Small caveat: If parts_indexable had a longer lifetime than data (e.g. it got returned by foo), all its contents would dangle (though this is inherent problem of std::string_view, and not of your implementation). This could be fixed by making explicit copies by changing the type of parts_indexable to std::vector<std::string>. (Not a criticism of your work, just a note for users of this iterator).

  • \$\begingroup\$ Thanks for your reply. 1. I figured that's a non issue because two iterators in the same string with the same delimiter should be equivalent in that context 2. Yeah, you caught me, thankfully, it's still enough to fool std::vector. I figure that returning a reference to sub_str_ would be a lot worse since assigning stuff to it would be altering the iterator and not the underlying data. Maybe making reference a simple string_view<> instead of string_view<>& would do the trick. \$\endgroup\$
    – user128454
    Nov 18, 2017 at 6:08
  • \$\begingroup\$ 3. That's the plan, I just wanted to sanity check what I have first before proceeding with a more complex variant. \$\endgroup\$
    – user128454
    Nov 18, 2017 at 6:08
  • 1
    \$\begingroup\$ @Frank: Regarding 1. They are only equivalent if their lengths are. auto a = "Hello World!"s; auto b = std::string_view(a); auto c = b.substr(0, 5); Now both pointers (b.data() and c.data()) are the pointing to the same locations yet they clearly belong to different std::string_views.

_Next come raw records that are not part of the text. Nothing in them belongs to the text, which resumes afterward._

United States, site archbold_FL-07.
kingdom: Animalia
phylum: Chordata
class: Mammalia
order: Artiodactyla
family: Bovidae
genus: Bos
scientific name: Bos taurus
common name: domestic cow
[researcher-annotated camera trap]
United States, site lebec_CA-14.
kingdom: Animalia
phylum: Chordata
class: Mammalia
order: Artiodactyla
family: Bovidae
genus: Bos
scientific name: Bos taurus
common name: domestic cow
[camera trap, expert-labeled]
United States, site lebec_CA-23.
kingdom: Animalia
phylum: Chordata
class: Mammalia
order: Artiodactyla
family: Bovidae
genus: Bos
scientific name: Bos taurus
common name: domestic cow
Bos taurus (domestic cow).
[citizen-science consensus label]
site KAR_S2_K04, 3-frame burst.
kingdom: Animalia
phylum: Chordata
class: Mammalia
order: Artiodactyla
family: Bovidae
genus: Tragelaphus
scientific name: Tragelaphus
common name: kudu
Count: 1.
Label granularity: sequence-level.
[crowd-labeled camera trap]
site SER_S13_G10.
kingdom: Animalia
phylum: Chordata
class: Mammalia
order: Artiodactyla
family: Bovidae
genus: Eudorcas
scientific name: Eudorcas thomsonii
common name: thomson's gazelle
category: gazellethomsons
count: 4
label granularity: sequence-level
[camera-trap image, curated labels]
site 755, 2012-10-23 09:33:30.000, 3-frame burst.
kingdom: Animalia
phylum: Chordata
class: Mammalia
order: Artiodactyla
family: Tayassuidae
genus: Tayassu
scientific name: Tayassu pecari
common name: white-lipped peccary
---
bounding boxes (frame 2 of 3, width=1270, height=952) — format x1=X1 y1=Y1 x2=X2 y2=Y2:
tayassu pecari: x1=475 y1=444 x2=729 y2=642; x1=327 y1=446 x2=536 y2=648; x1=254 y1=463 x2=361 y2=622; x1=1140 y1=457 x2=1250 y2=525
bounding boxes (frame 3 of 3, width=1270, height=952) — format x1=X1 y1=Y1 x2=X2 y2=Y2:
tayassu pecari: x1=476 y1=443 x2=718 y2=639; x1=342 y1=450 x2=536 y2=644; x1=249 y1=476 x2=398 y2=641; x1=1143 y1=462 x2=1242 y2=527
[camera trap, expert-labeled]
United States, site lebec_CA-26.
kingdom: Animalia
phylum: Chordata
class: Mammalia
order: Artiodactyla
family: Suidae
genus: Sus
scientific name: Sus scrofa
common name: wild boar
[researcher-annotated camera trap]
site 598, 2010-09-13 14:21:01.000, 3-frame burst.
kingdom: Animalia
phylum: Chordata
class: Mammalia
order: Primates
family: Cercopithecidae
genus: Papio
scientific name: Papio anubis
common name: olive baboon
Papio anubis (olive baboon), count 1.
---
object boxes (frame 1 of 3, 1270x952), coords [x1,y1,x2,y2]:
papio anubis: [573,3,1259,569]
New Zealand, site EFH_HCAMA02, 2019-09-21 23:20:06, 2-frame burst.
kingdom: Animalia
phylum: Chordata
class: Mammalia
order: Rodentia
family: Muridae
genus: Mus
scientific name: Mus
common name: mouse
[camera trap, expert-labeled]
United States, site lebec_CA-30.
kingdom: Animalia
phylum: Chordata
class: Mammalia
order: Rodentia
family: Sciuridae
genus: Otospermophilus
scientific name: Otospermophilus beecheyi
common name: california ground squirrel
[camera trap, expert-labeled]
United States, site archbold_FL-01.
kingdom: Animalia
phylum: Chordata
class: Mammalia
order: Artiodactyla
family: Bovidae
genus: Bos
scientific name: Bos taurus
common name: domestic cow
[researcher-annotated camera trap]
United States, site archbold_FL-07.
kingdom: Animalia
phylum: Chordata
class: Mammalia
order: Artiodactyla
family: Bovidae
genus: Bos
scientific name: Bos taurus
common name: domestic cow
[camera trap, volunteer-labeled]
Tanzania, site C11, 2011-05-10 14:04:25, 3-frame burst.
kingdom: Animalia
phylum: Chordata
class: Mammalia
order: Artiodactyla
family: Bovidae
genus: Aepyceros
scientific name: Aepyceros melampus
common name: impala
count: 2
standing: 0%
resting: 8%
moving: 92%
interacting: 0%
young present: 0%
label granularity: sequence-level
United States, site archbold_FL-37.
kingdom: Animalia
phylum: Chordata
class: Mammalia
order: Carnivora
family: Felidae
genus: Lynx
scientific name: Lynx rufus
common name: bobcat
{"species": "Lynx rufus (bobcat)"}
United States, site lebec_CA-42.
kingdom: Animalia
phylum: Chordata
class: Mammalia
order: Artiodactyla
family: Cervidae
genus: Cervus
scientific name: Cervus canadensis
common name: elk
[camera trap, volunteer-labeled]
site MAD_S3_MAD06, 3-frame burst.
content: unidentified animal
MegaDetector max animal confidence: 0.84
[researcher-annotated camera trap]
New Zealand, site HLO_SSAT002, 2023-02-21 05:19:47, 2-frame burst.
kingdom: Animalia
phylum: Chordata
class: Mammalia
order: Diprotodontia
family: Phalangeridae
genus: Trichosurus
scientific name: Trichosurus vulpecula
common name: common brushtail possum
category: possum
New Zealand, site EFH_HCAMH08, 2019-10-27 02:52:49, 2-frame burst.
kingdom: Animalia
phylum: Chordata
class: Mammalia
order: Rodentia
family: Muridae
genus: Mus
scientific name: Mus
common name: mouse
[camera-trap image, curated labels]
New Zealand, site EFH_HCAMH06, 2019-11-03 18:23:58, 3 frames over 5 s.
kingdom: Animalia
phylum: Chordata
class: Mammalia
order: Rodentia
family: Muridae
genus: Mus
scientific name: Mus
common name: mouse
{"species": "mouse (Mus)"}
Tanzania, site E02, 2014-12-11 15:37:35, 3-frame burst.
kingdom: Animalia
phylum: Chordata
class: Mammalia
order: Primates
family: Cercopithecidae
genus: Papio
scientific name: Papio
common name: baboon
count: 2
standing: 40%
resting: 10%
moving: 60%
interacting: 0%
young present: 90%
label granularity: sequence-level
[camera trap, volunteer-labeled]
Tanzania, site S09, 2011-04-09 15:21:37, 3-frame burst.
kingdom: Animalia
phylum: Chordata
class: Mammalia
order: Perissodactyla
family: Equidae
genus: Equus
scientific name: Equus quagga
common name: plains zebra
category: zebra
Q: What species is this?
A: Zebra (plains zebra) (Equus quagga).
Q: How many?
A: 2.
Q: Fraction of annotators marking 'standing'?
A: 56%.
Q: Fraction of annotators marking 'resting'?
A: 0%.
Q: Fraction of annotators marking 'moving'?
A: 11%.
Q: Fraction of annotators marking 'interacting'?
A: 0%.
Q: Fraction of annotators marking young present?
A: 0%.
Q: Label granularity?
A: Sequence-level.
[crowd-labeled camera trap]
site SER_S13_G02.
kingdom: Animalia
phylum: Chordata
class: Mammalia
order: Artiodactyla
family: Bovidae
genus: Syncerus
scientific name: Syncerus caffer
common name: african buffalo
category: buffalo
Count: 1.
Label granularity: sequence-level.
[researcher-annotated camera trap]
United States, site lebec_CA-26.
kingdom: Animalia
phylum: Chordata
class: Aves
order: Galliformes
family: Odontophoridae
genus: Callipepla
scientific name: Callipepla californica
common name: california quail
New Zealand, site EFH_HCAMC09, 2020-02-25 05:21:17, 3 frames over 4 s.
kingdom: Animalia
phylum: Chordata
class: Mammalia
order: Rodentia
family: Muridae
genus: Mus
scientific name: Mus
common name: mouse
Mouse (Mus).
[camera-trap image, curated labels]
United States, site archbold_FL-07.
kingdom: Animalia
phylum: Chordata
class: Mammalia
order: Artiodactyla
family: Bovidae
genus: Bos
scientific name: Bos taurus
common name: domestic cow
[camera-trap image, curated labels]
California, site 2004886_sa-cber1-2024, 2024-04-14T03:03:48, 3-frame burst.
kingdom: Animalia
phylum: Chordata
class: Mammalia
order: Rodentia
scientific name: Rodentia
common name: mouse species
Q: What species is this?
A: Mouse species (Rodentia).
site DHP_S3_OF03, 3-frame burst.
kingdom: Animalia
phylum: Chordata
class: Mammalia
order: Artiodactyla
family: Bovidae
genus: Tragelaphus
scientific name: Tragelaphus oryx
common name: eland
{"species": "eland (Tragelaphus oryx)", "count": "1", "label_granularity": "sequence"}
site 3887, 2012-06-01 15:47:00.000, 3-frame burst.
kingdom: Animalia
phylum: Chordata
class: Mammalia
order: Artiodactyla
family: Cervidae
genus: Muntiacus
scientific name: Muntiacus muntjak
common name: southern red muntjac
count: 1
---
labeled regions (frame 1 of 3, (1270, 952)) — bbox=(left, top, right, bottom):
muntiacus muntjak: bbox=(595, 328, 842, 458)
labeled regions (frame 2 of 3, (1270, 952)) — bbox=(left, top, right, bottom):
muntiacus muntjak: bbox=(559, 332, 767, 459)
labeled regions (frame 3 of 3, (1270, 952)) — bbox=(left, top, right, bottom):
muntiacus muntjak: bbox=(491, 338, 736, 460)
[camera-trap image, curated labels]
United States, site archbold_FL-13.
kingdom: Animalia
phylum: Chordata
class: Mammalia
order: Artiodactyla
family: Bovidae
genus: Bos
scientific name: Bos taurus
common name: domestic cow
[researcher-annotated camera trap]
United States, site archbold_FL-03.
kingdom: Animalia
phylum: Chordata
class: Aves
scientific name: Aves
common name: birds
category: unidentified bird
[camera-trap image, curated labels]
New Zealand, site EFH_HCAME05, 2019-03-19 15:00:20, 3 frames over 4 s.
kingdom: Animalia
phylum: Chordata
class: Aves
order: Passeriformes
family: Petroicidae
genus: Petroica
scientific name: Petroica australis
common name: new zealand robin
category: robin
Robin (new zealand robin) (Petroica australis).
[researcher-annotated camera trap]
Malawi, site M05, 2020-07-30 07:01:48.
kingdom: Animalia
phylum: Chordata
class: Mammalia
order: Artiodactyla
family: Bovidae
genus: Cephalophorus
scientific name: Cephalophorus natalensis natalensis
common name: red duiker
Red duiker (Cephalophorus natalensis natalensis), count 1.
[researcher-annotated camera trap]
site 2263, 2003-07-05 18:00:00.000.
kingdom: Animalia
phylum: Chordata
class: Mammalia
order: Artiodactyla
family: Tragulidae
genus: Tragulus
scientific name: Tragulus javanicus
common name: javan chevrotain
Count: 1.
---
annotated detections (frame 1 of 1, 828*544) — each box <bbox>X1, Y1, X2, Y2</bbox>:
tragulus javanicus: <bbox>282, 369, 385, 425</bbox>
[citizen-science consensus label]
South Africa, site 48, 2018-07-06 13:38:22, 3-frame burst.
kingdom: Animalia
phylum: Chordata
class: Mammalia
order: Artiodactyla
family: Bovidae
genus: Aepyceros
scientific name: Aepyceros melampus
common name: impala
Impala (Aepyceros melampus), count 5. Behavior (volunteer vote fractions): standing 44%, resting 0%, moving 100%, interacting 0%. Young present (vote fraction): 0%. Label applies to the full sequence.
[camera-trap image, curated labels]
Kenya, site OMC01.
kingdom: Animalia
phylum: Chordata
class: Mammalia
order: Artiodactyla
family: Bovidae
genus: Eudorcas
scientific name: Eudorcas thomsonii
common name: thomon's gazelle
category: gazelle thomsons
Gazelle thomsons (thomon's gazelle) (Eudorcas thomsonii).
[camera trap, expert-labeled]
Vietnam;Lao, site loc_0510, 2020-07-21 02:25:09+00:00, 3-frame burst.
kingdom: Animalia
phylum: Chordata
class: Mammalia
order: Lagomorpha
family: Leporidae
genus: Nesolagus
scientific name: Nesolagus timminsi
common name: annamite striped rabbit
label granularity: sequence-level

Regarding 2: Just make it an input iterator (as you cannot provide the multipass guarantee anyways). This also prevents dangling references, as they are allowed to return non-references from operator*()! \$\endgroup\$
    – hoffmale
    Nov 18, 2017 at 6:21
  • \$\begingroup\$ What I'm getting at is that due to the logic of the class, two iterators starting at the same location with the same delimiter will necessarily have their length set to the same value. Thanks for the pointer on input iterators, that's probably the best way to tackle that indeed. Though I could get around the multipass guarantee by simply documenting that altering the string invalidates the iterators. \$\endgroup\$
    – user128454
    Nov 18, 2017 at 6:28
  • \$\begingroup\$ @Frank: Continuing the example from above: auto it1 = split(b, 'l').begin(); auto it2 = split(c, 'l').begin(); They start at the same location, but still have different lengths! \$\endgroup\$
    – hoffmale
    Nov 18, 2017 at 6:30


My preference for range would be string_splitter. For iterator, I would prefer splitter_iterator.


The semantics look much like std::istream_iterator. As a result, since std::string_view is non-owning range and charT is usually default constructible, may be it is good to put a default constructor, so iterator based algorithms could still use it.

         //value initialize everything to zero/default

Default-constructed iterator would act like a sentinel value for the range.

Also, it seems that providing a reference on dereference is quite risky, since users could insert delim somewhere in the middle of the range they got. The idea is good, but I believe it could be improved to make it harder to use incorrectly. InputIterator seems much more natural for me.